Le pic de transmission, qui a lieu de juillet à octobre pendant la saison des pluies, est responsable de plus de 75 % des cas de paludisme. En raison de cette forte prévalence, le Mali se classe au 11e rang mondial des pays où le fardeau du paludisme est le plus lourd.
Cette maladie parasitaire, transmise par les moustiques, est une préoccupation de santé publique majeure. Selon le Programme national de lutte contre le paludisme (PNLP), elle est responsable de plus de 30 % des décès dans les établissements de santé. Elle pèse également lourdement sur l'économie nationale et sur les ménages.
Gaoussou Koné, directeur technique du Centre de santé communautaire (CSCOM) de Freintoumou, a souligné les conséquences pour la population : « Sur dix patients, nous enregistrons dix cas de paludisme en période de pic.
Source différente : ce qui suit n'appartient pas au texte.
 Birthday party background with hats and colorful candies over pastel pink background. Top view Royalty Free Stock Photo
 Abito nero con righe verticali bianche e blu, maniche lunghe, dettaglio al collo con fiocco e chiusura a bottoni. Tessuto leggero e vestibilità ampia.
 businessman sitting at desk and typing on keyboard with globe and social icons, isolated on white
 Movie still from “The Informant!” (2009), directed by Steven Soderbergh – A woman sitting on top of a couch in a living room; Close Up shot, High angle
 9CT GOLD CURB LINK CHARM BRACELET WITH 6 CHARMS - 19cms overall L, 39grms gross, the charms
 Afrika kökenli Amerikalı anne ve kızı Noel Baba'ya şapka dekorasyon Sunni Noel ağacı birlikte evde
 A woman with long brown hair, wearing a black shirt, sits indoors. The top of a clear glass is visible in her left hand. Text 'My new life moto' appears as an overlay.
Les familles subissent des coûts de traitement importants, ce qui affecte leur capacité à couvrir d'autres besoins. »
L'insalubrité, un facteur de risque
La prolifération des moustiques est souvent liée à la mauvaise hygiène et à l'insalubrité. Les conditions de vie insalubres augmentent l'exposition et la vulnérabilité aux maladies infectieuses. Pour lutter contre le paludisme, il est essentiel d'adopter des stratégies combinant des méthodes de base, comme l'utilisation de moustiquaires à imprégnation durable.
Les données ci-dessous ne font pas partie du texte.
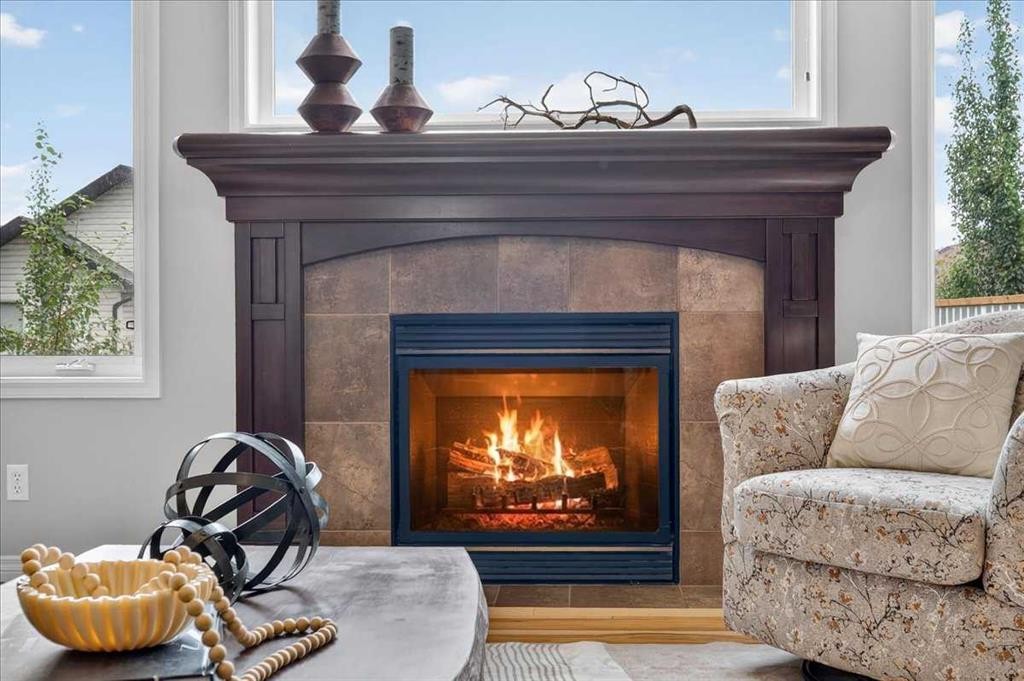 174 Cranridge Terrace Se, Calgary, AB - Indoor Photo Showing Living Room With Fireplace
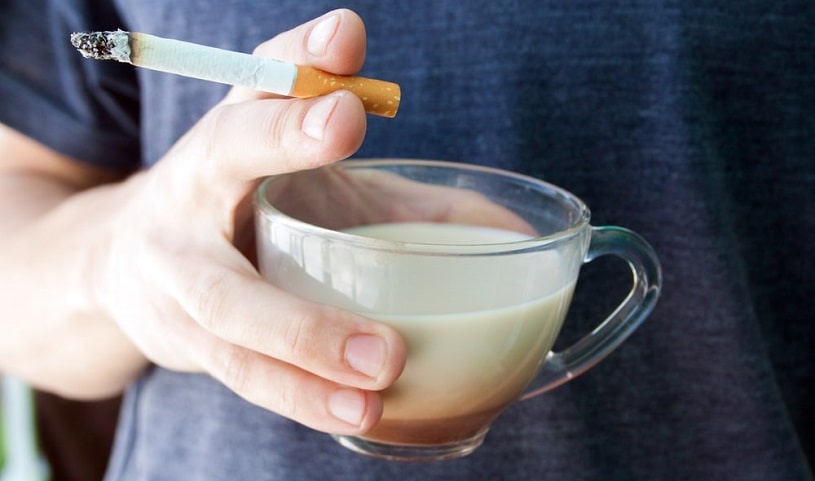 Man holding a cigarette and a cup of coffee.
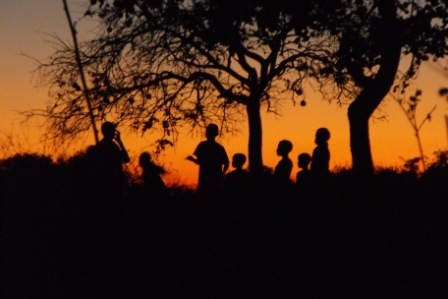 Sunset shot of children by the borehole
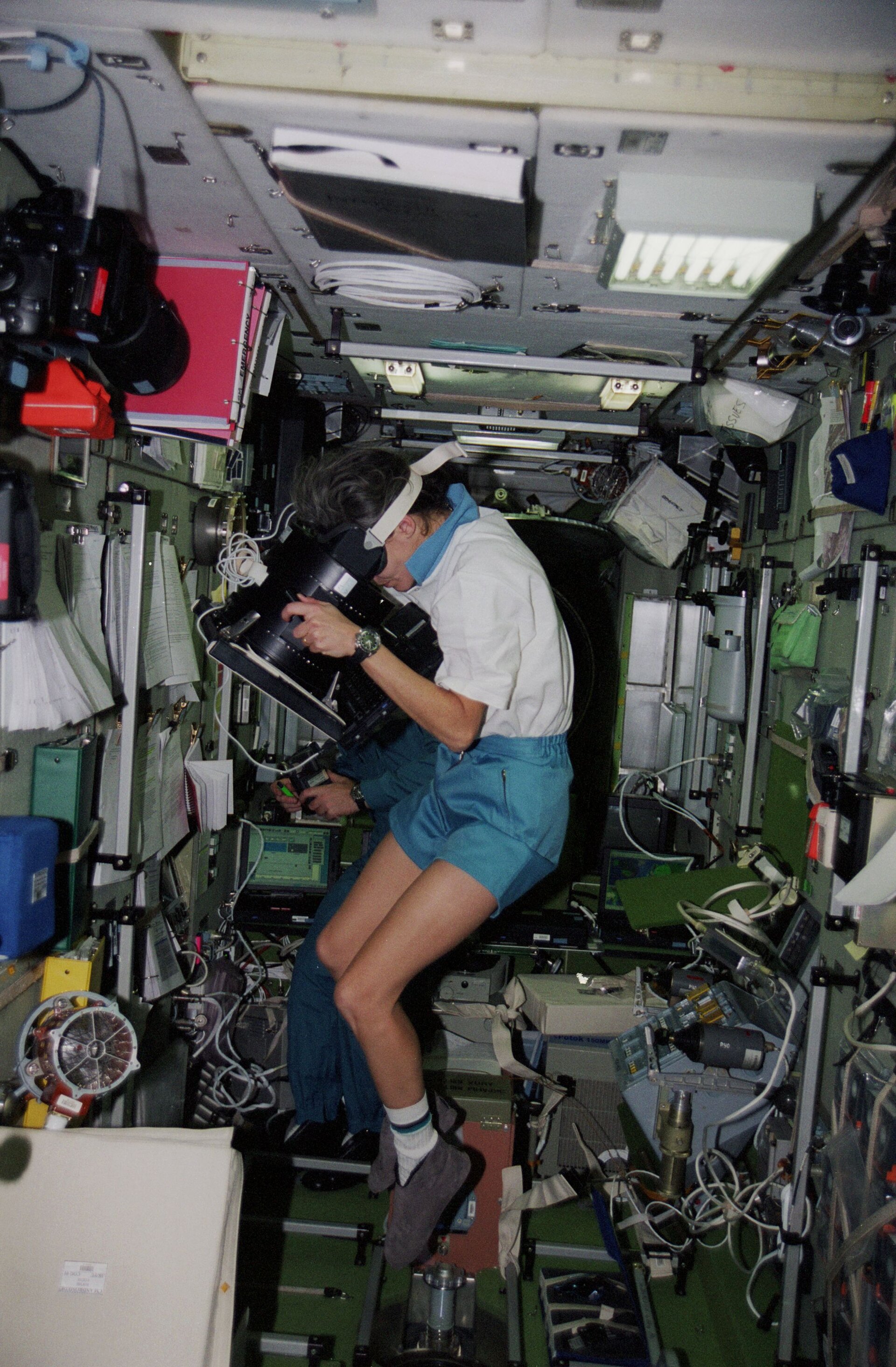 Claudie Haigneré working in the ISS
Une nouvelle stratégie prometteuse
En réponse à l'appel de l'Organisation mondiale de la santé (OMS) pour le développement de nouvelles stratégies de lutte anti-vectorielle, un projet a été lancé pour tester l'efficacité des appâts à base de sucre toxique (ATSB). Ce sont des appâts contenant du jus de fruits sucré mélangé à une toxine, qui attirent et tuent les moustiques.
L'efficacité de cette solution, qui doit être accrochée à l'extérieur des habitations, a fait l'objet d'une étude menée par le Centre universitaire de recherche clinique (UCRC). Le Dr Mahamadou Touré, chercheur principal du projet, a expliqué que « des insecticides avec de nouveaux modes d’action capables de tuer les moustiques sensibles et non-sensibles est une urgence » en raison de la résistance des moustiques aux pesticides.
La troisième phase du projet, qui verra un déploiement à grande échelle, pourrait contribuer à la prévention du paludisme et à la réduction de son incidence financière.